__What the task asks__
In the data below, which lines hold the word "granularity"? Copy them.

<<<<

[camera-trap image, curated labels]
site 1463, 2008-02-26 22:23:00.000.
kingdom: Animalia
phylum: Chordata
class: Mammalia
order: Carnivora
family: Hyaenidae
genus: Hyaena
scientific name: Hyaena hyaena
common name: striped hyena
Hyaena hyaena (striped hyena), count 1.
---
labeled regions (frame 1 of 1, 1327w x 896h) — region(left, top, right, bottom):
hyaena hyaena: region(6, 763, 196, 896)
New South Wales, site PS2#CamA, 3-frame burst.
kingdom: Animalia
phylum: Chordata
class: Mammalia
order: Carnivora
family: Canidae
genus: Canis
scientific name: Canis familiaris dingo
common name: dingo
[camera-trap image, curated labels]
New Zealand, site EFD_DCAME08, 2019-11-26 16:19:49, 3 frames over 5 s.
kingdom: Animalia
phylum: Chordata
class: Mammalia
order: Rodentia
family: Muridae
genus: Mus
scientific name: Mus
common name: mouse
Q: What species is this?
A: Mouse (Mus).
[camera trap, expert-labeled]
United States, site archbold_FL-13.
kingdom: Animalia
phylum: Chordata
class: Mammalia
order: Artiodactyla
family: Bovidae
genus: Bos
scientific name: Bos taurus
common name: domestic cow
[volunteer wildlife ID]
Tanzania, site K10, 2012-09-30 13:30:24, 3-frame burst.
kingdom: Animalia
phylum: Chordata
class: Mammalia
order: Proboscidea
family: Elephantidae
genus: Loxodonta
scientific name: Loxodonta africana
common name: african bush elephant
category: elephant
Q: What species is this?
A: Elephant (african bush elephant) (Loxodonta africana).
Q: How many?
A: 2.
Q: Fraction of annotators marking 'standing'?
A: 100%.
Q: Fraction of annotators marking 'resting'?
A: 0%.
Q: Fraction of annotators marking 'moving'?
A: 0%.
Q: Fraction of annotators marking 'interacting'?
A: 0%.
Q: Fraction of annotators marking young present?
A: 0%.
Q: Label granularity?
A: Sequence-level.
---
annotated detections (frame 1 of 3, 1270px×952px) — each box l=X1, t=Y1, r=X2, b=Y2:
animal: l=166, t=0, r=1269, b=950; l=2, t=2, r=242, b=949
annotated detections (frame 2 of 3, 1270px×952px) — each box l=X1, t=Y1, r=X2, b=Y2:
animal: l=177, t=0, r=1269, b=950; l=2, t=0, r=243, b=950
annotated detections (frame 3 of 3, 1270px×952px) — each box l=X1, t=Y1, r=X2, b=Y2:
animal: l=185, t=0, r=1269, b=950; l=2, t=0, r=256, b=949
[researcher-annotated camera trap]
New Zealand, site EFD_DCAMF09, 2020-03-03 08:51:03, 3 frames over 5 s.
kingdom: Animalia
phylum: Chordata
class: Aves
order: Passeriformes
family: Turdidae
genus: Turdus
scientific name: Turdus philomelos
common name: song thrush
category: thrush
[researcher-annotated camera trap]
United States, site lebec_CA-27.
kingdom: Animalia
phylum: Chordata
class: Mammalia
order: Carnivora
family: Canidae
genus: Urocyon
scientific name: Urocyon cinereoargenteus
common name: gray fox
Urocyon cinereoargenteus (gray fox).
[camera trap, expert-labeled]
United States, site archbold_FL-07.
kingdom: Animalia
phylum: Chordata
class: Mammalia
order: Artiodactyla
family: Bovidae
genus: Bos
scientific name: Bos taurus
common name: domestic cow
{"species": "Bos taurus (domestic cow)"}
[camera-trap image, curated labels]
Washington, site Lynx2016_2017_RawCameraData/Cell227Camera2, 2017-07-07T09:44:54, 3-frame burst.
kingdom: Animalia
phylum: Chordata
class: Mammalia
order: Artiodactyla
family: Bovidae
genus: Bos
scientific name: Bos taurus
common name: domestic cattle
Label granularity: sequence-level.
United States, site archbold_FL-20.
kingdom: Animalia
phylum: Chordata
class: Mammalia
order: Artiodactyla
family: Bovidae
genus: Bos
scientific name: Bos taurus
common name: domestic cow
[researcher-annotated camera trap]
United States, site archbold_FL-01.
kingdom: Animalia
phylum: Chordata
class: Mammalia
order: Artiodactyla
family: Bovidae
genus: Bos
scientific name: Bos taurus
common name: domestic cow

>>>>

__Exercise result__
Q: Label granularity?
Label granularity: sequence-level.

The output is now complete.